Auch spielt die mechanische Unterstützung durch Assist Devices bei instabilen Patienten aller Altersklassen eine zunehmende Rolle. So lassen sich beispielsweise Menschen mit schwerster Herzinsuffizienz (NYHA IV) mit einer mechanischen linksventrikulären Unterstützung behandeln – die 1-Jahr Überlebensrate stieg nach Einführung dieser Methode von 25 auf 69 Prozent an. Kein Wunder demnach, dass weltweit 21,5 Prozent aller Transplantationskandidaten auf eine mechanische linksventrikuläre Unterstützung (LVAD) angewiesen sind, meinen die Züricher Mediziner, und: „Dabei sind die Erfahrungen, auch in unserem Zentrum, sehr gut, zumal sich der zustand eines Patienten bis zur Operation nicht nur stabilisiert, sondern sogar deutlich verbessern kann“.

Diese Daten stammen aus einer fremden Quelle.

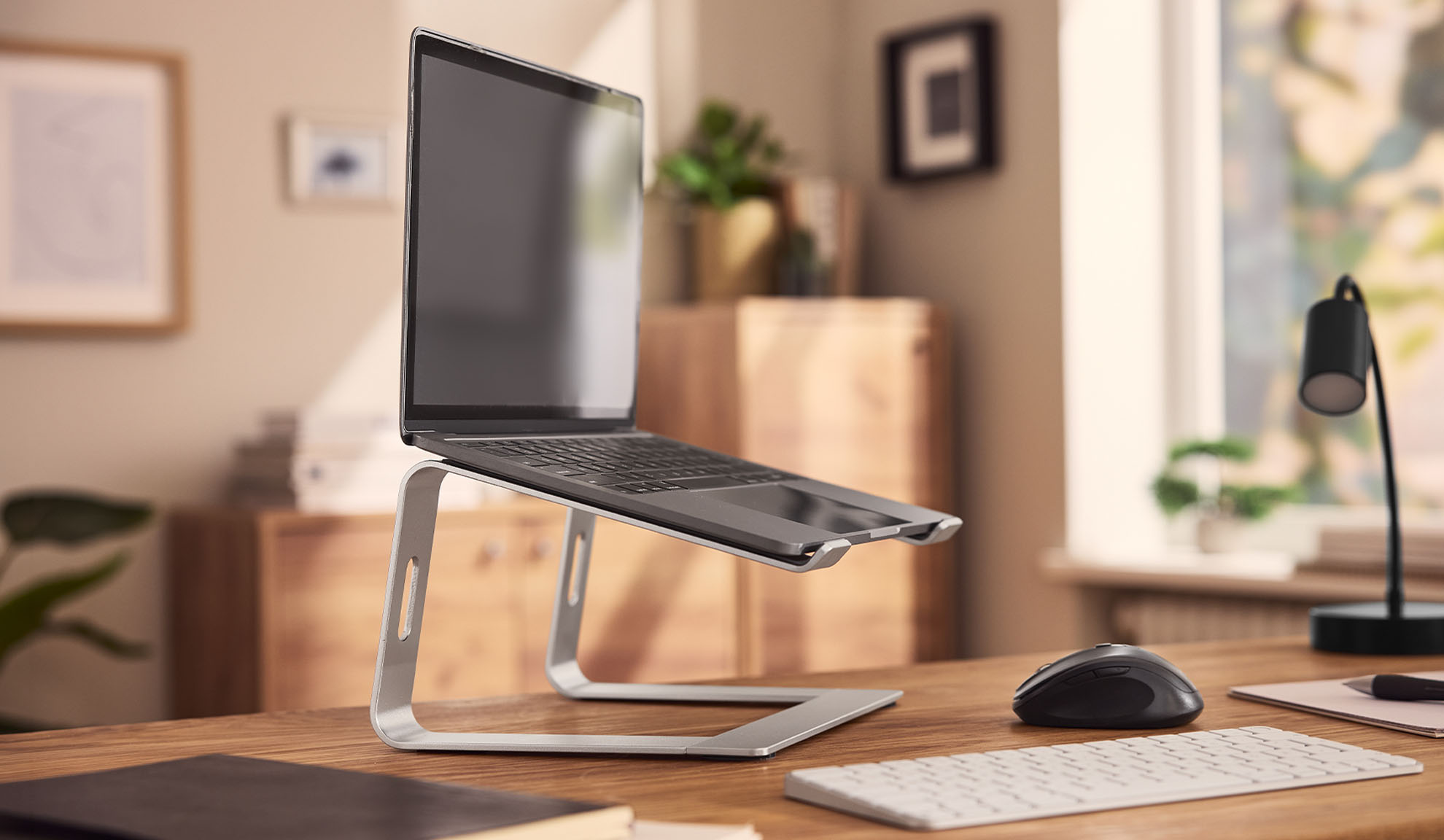 Laptop on a stand, mouse, and keyboard on a wooden desk in a home office.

Schokolade als letzte Rettung
Positives gibt es auch von einer ganz anderen Baustelle zu berichten. So lassen sich Abstoßungsreaktionen durch den Wirkstoff Ciclosporin weitgehend kontrollieren, die perioperative Mortalität beträgt nur noch 16 Prozent. Dafür haben Kardiologen mit ganz anderen Problemen zu kämpfen. So liegt zehn Jahre nach einer Herztransplantation die Wahrscheinlichkeit eines Tumors bei 33 Prozent, wobei Hauttumoren am häufigsten vorkommen. Nicht selten müssen Ärzte den Teufel mit dem Beelzebub austreiben: Ohne Immunsuppressiva nach der Transplantation versterben die Patienten auf jeden Fall, mit den Medikamenten erkranken sie womöglich zehn Jahre später an Krebs. Einen Ausweg könnten den Zürichern zufolge neuartige Proliferationssignal-Inhibitoren wie Sirolimus und Everolimus bieten, auch Rituximab steht auf der Liste der potenziellen Krebsstopper nach einer Transplantation. Die Vermeidung des Auftretens von Tumoren, resümieren Flammer und seine Kollegen, müssten daher durch individuelle Medikamentenzusammenstellung stärker beachtet werden.
Zu den unliebsamen Folgen von Herztransplantationen zählt ebenfalls das Auftreten von Graft-Arteriosklerosen. Fünf Jahre nach dem Organwechsel betrifft diese Form der Stenose, bei der mehr als 50 Prozent des Lumens okkludiert, rund 50 Prozent der Patienten. Gleichzeitig gilt die Graft-Arteriosklerose als eine der Haupttodesursachen. Auch dafür liefern die Züricher, die nach eigenen Angaben keine Interessenskonflikte im Zusammenhang mit ihrem Beitrag haben, Hinweise auf passende Medikamente. Die Proliferationssignal-Hemmer Sirolimus und Everolimus scheinen die Progression zu verlangsamen. Zudem hilft offenbar eine von den Autoren in der Klinik selbst beobachtete, weitere Methode: Der Konsum von „flavonoidreicher, schwarzer Schokolade“ hält den Vorstoß der Graft-Arteriosklerose ebenfalls auf.